→ Instruções do exercício
A – Responda com base na reportagem sobre os ônibus da USP São Carlos:
(i) Em que dia os ingressantes deste semestre começaram a ter aulas?
(ii) Segundo a Prefeitura do Campus, quanto custaria cada horário adicional?
(iii) Qual seria o preço dos 4 ônibus novos cotados na época da terceirização?
B – Reproduza sem nenhuma alteração o trecho da reportagem sobre os ônibus da USP São Carlos entre "Desde o ano passado, os" e "políticas de transporte.", incluindo esses dois pontos.

→ Trecho selecionado
____

Faltam ônibus para os estudantes da USP São Carlos

Faltam ônibus para os estudantes da USP São Carlos

19/03/2024 Off Por Colaborador/a

Estudantes têm perdido aula por falta de ônibus entre as áreas 1 e 2 da USP São Carlos. Desde o dia 04 de março, quando os ingressantes deste semestre começaram a ter aulas, alunos e pesquisadores têm ficado do lado de fora dos poucos ônibus disponibilizados pela prefeitura do Campus, pois lotam facilmente. Com horários escassos, não há alternativa além de utilizar transporte de aplicativo, andar mais de uma hora, ou perder aula.

Por Davi Bessa

Desde o ano passado, os ônibus são terceirizados, uma mudança que, segundo a prefeitura do Campus, visava a renovação da frota e a escassez de motoristas devido a aposentadorias. No entanto, os resultados não têm sido satisfatórios e a comunidade universitária clama por uma revisão nas políticas de transporte.

As principais demandas dos estudantes é pelo aumento do número de ônibus e da oferta de horários. O corpo discente, com representantes de Secretarias Acadêmicas(SAs), do CAASO (Centro Acadêmico Armando Sales de Oliveira, C.A. unificado do campus) e da Associação de Pós-Graduandos (APG), cobraram então a adoção dessas medidas em reunião com a Prefeitura do campus em 30 de janeiro. A questão seria orçamentária. Cada horário adicional custaria, segundo a Prefeitura do Campus, cerca de R$30.000, mas essa opção tem sido evitada. Tentar atender às demandas dos horários dos alunos sem aumentar a frota levou à adoção de um esquema de horários complexo e ineficiente. Esse novo esquema não agradou os alunos, que têm perdido ônibus todos os dias por choque de compromisso ou por lotação.

O terceirizador paga mais caro

Desde o ano passado o serviço de ônibus da USP São Carlos é terceirizado. A terceirização do serviço ocorreu por dois motivos principais: 1) A necessidade de renovação da frota de ônibus e 2) a falta de motoristas para realizar o serviço, por motivos de aposentadoria. A resposta, então, foi contratar uma empresa com frota própria, pois seria mais eficiente. Mas será que foi mesmo?

Ainda na reunião de 30/01, os alunos foram informados que no ano passado foram gastos mais de 1 milhão de reais com o serviço de transportes da USP, e que à época da terceirização uma nova frota foi cotada, e 4 ônibus novos que durariam ao menos 10 anos com baixa manutenção, custaria entre 1,6 e 1,8 milhões de reais. Mesmo considerando os gastos com pessoal, diesel e outros custos, a operação própria ainda sairia mais econômica. A possibilidade de aumentar os horários seria maior com uma frota própria, o que levanta a questão: por que optaram pela terceirização?

____

→ Registros de dados
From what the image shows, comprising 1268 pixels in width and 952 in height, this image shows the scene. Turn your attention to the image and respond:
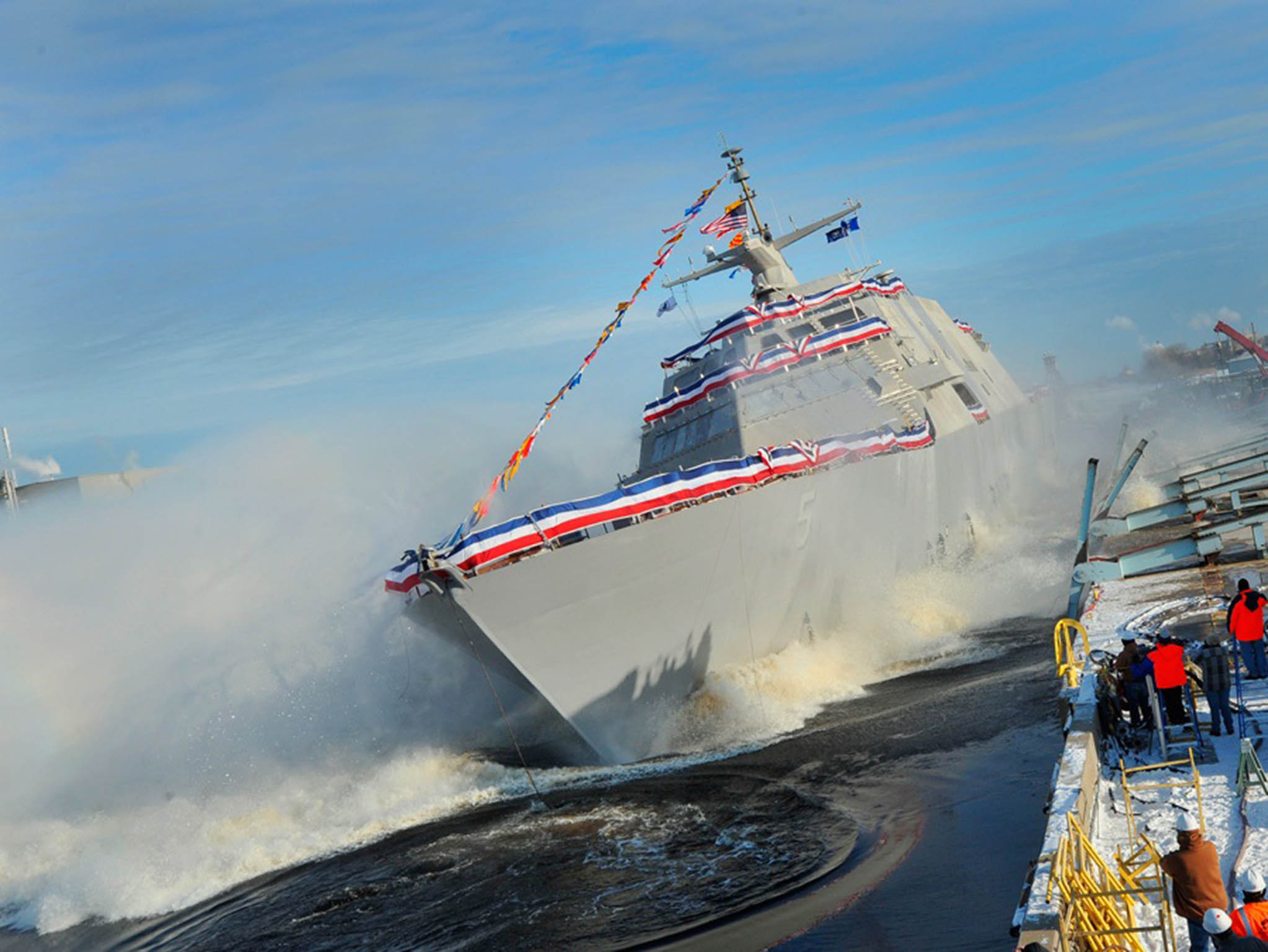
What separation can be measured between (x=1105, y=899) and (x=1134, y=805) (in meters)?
2.29

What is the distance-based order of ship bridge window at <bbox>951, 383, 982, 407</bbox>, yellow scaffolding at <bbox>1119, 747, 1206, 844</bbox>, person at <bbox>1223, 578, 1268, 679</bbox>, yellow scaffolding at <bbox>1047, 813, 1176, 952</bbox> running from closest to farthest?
yellow scaffolding at <bbox>1047, 813, 1176, 952</bbox>
yellow scaffolding at <bbox>1119, 747, 1206, 844</bbox>
person at <bbox>1223, 578, 1268, 679</bbox>
ship bridge window at <bbox>951, 383, 982, 407</bbox>

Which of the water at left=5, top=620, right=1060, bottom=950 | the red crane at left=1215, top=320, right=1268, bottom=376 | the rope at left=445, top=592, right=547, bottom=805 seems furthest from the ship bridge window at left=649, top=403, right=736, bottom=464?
the red crane at left=1215, top=320, right=1268, bottom=376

____

→ Respostas a seguir
A –
(i) Em 04 de março.
(ii) Cerca de R$30.000.
(iii) Entre 1,6 e 1,8 milhões de reais.

B –
Desde o ano passado, os ônibus são terceirizados, uma mudança que, segundo a prefeitura do Campus, visava a renovação da frota e a escassez de motoristas devido a aposentadorias. No entanto, os resultados não têm sido satisfatórios e a comunidade universitária clama por uma revisão nas políticas de transporte.